Lately I’ve been thinking of an old chorus we used to sing 30 years ago in our church in Columbus, Ohio:
“Here I am, wholly available. As for me, I will serve the Lord.”
That was pretty much the entire song. But we sang it over and over, with great gusto.
The song got so much traction back then because it accurately expressed our hearts toward God. Back then most of us really were “wholly available.” Many of us were single or recently married. Either we had no kids, or else our kids could be easily transported from meeting to meeting in a basinet or stroller.
Our time commitments and financial encumbrances were few back then.
I remember the time our church had a guest Bible teacher come for two nights of meetings—on a Monday and Tuesday night. Everyone was there. We were hungry for God, and no one wanted to miss out on what was happening.
If your church today had a guest preacher on a Monday and Tuesday night, what percentage of the congregation would come?
Things have changed, it seems.
Our church in Columbus changed too, especially as we all got older. Eventually nearly all of us were married, and the financial commitments had grown considerably. We had 30-year mortgage payments to make, not to mention car payments and credit card debt. Soon we all had multiple kids, complete with even more financial responsibilities and all the normal activities of childhood.
Life was a lot more complicated and cluttered by then. And we quit singing the “wholly available” song, because it no longer reflected our current situation.

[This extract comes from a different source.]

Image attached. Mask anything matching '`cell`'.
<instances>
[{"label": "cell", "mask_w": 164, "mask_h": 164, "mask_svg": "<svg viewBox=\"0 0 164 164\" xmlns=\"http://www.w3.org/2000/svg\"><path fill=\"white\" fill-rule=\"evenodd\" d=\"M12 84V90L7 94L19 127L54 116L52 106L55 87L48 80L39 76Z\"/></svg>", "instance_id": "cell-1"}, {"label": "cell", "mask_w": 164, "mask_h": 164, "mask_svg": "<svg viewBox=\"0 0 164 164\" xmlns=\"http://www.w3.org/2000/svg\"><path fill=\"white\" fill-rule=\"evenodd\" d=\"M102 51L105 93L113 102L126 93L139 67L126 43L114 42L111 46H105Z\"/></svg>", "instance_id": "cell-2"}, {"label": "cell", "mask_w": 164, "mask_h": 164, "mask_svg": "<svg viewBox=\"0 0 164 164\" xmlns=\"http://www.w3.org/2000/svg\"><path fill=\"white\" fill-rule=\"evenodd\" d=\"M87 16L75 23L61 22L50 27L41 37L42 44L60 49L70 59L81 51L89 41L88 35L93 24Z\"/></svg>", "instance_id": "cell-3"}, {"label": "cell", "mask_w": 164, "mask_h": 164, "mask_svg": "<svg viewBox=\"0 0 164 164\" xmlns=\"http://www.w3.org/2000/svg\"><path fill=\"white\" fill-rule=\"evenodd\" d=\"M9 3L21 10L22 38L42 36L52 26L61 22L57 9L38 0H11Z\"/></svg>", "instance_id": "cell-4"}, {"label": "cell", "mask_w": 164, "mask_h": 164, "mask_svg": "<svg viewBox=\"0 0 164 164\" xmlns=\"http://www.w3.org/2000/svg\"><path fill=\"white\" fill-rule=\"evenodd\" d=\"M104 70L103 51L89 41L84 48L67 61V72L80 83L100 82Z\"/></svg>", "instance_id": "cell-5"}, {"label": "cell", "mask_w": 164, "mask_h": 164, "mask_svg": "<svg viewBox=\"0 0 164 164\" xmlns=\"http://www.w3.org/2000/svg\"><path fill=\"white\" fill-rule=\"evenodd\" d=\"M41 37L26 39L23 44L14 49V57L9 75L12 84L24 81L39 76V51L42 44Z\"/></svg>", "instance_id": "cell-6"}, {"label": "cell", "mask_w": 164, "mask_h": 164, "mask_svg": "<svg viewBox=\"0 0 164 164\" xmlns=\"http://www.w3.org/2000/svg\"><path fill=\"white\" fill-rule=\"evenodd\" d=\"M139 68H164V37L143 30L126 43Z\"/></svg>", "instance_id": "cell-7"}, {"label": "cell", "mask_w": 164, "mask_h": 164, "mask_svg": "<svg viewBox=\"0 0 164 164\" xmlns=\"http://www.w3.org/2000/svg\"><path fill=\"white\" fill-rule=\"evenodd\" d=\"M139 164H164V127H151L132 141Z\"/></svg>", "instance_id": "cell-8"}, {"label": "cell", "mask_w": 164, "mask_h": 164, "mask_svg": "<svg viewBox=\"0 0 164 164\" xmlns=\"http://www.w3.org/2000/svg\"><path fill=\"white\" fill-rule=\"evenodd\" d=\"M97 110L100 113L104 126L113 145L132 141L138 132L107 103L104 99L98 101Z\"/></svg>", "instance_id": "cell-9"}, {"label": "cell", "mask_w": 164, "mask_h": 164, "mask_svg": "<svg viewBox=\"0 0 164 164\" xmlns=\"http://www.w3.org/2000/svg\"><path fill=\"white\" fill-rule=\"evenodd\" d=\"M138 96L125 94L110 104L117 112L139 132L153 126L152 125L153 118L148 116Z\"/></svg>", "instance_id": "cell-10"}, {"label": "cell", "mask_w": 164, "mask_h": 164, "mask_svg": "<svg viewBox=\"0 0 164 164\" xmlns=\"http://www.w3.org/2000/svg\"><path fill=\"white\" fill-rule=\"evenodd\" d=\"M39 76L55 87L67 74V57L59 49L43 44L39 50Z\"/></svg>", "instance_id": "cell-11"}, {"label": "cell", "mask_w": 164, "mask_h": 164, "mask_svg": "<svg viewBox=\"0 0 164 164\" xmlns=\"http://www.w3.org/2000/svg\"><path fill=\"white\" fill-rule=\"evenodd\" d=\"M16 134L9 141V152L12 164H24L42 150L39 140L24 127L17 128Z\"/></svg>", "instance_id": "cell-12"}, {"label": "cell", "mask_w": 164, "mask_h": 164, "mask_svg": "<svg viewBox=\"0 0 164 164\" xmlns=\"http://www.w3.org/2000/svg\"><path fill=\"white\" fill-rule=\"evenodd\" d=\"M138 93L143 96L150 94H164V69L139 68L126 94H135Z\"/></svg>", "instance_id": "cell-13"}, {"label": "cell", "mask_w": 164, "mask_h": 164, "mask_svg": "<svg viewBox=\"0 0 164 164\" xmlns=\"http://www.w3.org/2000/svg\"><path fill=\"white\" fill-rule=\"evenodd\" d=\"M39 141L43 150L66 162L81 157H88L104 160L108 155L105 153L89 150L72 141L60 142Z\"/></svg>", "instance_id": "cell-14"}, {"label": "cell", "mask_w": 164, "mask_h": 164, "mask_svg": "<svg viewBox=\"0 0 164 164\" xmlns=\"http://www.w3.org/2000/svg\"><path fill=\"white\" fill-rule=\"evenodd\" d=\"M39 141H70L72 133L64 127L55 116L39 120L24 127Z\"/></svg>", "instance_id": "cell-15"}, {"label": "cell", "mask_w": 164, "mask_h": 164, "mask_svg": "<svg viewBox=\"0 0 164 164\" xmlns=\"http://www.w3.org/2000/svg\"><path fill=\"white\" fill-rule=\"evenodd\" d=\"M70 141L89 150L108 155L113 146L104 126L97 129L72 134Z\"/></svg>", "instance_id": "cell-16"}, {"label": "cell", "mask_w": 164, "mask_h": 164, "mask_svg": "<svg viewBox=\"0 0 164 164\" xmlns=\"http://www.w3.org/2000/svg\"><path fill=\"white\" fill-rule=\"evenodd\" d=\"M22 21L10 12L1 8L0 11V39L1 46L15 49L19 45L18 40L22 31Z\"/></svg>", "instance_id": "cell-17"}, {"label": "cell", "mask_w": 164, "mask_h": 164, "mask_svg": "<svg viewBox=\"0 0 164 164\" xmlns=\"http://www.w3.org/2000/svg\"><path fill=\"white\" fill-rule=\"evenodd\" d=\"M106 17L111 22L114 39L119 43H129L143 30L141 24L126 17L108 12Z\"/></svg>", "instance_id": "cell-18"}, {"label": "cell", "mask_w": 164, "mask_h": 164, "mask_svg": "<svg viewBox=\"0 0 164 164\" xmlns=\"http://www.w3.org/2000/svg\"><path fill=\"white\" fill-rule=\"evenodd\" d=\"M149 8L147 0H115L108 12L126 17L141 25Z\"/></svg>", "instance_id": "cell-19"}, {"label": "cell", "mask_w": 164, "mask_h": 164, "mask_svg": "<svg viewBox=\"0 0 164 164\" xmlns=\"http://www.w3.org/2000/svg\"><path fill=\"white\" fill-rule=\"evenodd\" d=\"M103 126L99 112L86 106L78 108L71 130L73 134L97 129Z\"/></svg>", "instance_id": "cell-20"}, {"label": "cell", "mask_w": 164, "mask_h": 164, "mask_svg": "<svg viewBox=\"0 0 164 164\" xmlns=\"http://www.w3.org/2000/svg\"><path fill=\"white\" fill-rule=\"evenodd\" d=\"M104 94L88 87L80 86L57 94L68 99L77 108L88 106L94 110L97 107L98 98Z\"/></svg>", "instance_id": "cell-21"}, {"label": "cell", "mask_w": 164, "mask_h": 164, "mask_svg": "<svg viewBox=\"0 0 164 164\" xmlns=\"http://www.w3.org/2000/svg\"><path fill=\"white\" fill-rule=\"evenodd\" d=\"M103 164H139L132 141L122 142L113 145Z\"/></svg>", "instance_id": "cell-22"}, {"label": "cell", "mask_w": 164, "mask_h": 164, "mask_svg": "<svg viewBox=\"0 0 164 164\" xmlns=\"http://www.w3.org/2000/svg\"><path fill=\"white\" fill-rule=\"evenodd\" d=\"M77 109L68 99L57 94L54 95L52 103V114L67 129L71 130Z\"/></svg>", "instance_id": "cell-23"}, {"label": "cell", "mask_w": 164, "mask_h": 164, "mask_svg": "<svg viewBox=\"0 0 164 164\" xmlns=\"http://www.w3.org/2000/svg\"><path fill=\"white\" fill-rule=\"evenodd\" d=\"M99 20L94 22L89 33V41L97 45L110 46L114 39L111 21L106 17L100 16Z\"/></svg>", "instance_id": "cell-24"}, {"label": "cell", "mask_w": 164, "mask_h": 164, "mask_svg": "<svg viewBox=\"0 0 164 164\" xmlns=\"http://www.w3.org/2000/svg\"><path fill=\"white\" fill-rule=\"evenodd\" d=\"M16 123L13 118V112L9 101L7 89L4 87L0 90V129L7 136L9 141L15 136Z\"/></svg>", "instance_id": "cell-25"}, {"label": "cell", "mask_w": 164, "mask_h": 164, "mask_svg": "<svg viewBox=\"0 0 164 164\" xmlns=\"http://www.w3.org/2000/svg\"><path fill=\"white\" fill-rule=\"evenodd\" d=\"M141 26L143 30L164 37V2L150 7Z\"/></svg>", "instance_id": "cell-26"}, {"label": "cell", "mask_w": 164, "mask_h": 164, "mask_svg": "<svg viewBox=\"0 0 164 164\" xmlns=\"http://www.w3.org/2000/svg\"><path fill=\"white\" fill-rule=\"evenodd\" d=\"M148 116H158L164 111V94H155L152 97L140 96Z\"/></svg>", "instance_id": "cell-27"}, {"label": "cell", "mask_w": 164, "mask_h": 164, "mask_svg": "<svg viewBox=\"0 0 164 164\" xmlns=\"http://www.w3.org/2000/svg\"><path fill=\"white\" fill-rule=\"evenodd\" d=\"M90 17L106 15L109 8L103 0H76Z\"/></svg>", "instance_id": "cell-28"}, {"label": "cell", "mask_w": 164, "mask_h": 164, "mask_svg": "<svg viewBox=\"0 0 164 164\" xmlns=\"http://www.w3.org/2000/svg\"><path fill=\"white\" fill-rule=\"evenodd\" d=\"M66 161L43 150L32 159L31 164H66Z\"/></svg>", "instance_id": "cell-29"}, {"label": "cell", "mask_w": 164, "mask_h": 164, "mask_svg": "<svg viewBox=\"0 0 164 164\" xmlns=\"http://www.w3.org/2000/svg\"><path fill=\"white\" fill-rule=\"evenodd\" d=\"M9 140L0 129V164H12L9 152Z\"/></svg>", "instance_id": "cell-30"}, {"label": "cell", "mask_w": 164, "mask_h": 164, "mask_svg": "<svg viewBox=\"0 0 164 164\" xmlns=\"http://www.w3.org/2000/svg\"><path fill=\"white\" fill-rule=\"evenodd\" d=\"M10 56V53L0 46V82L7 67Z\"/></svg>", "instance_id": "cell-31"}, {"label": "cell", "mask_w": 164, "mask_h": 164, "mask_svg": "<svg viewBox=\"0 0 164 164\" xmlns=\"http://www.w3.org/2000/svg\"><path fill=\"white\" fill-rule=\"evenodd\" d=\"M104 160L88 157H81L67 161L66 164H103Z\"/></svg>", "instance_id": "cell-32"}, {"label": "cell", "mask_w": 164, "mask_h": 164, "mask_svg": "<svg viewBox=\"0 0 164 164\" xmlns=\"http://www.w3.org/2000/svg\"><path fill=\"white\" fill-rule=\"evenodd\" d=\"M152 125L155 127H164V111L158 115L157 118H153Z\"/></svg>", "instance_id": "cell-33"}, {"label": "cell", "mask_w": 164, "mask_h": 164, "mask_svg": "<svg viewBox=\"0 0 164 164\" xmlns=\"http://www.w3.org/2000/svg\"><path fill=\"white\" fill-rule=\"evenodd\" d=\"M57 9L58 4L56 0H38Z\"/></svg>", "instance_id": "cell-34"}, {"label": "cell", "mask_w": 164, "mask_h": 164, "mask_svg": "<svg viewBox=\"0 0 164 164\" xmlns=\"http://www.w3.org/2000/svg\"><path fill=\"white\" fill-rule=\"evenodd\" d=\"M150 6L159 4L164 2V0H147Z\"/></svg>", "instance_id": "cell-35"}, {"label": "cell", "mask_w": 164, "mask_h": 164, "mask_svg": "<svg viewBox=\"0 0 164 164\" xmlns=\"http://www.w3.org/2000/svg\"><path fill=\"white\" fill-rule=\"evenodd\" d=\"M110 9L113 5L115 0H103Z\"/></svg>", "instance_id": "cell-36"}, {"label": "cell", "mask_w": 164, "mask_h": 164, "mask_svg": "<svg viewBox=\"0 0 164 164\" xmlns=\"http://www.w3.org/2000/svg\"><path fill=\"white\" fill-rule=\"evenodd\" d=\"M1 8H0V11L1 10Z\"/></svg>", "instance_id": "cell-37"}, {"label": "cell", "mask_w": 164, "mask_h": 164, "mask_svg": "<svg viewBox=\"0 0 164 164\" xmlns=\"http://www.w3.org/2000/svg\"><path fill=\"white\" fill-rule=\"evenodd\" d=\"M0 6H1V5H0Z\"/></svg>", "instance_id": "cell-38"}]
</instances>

A decade after the Bible teacher had preached to a packed house on Monday and Tuesday nights, we hosted an international preacher who had a highly acclaimed healing ministry. Overseas his crusades often drew crowds of 50,000 or more, and we were hopeful for a big crowd during this special midweek meeting.
However, people weren’t as available or as hungry as before. Only about 30 people showed up to hear this man of God who was used to preaching to thousands. The response was embarrassing, but it showed us that times had changes.
I’m now an empty-nest Baby Boomer, contemplating how to become wholly available to the Lord once again. Hope is rising in my heart, and I may even start singing that old chorus once again.